__Instructions for the task__
A word-for-word transcript of every entry is required.

*** Opening Dataset extract ***

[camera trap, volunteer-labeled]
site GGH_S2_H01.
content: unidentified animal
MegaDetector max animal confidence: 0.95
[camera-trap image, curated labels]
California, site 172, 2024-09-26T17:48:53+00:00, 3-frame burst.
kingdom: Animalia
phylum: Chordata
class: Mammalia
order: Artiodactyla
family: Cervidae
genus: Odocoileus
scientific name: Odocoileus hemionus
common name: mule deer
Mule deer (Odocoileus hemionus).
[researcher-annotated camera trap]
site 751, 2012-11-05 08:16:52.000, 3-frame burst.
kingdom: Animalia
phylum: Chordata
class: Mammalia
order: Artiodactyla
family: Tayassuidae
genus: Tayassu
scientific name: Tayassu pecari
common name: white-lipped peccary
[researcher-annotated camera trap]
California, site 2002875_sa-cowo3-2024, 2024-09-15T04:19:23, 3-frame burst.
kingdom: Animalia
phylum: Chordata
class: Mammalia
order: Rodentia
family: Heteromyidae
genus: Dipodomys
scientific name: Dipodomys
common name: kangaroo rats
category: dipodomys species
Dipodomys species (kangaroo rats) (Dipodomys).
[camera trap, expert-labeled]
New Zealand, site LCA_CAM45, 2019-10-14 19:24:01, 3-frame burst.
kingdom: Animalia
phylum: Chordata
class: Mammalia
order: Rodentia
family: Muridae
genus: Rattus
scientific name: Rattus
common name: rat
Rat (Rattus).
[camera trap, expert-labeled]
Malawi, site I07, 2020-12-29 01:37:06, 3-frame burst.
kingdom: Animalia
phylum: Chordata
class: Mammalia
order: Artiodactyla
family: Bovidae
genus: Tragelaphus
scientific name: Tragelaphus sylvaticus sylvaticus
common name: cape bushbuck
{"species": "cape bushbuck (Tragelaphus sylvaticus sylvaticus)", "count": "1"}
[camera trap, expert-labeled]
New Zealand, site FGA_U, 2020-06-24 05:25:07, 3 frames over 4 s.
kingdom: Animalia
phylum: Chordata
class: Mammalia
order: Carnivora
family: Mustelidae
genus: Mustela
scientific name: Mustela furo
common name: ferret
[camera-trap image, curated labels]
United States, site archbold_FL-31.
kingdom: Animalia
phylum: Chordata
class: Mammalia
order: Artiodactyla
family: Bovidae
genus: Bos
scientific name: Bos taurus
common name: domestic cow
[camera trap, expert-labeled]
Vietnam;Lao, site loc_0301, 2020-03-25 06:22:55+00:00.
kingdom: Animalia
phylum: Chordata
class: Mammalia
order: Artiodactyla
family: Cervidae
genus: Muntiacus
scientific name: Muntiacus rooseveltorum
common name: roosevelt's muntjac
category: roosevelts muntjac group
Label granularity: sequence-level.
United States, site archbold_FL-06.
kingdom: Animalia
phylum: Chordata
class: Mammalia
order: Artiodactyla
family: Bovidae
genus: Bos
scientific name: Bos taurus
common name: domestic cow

*** Closing Dataset extract ***

__Reply__
[camera trap, volunteer-labeled]
site GGH_S2_H01.
content: unidentified animal
MegaDetector max animal confidence: 0.95
[camera-trap image, curated labels]
California, site 172, 2024-09-26T17:48:53+00:00, 3-frame burst.
kingdom: Animalia
phylum: Chordata
class: Mammalia
order: Artiodactyla
family: Cervidae
genus: Odocoileus
scientific name: Odocoileus hemionus
common name: mule deer
Mule deer (Odocoileus hemionus).
[researcher-annotated camera trap]
site 751, 2012-11-05 08:16:52.000, 3-frame burst.
kingdom: Animalia
phylum: Chordata
class: Mammalia
order: Artiodactyla
family: Tayassuidae
genus: Tayassu
scientific name: Tayassu pecari
common name: white-lipped peccary
[researcher-annotated camera trap]
California, site 2002875_sa-cowo3-2024, 2024-09-15T04:19:23, 3-frame burst.
kingdom: Animalia
phylum: Chordata
class: Mammalia
order: Rodentia
family: Heteromyidae
genus: Dipodomys
scientific name: Dipodomys
common name: kangaroo rats
category: dipodomys species
Dipodomys species (kangaroo rats) (Dipodomys).
[camera trap, expert-labeled]
New Zealand, site LCA_CAM45, 2019-10-14 19:24:01, 3-frame burst.
kingdom: Animalia
phylum: Chordata
class: Mammalia
order: Rodentia
family: Muridae
genus: Rattus
scientific name: Rattus
common name: rat
Rat (Rattus).
[camera trap, expert-labeled]
Malawi, site I07, 2020-12-29 01:37:06, 3-frame burst.
kingdom: Animalia
phylum: Chordata
class: Mammalia
order: Artiodactyla
family: Bovidae
genus: Tragelaphus
scientific name: Tragelaphus sylvaticus sylvaticus
common name: cape bushbuck
{"species": "cape bushbuck (Tragelaphus sylvaticus sylvaticus)", "count": "1"}
[camera trap, expert-labeled]
New Zealand, site FGA_U, 2020-06-24 05:25:07, 3 frames over 4 s.
kingdom: Animalia
phylum: Chordata
class: Mammalia
order: Carnivora
family: Mustelidae
genus: Mustela
scientific name: Mustela furo
common name: ferret
[camera-trap image, curated labels]
United States, site archbold_FL-31.
kingdom: Animalia
phylum: Chordata
class: Mammalia
order: Artiodactyla
family: Bovidae
genus: Bos
scientific name: Bos taurus
common name: domestic cow
[camera trap, expert-labeled]
Vietnam;Lao, site loc_0301, 2020-03-25 06:22:55+00:00.
kingdom: Animalia
phylum: Chordata
class: Mammalia
order: Artiodactyla
family: Cervidae
genus: Muntiacus
scientific name: Muntiacus rooseveltorum
common name: roosevelt's muntjac
category: roosevelts muntjac group
Label granularity: sequence-level.
United States, site archbold_FL-06.
kingdom: Animalia
phylum: Chordata
class: Mammalia
order: Artiodactyla
family: Bovidae
genus: Bos
scientific name: Bos taurus
common name: domestic cow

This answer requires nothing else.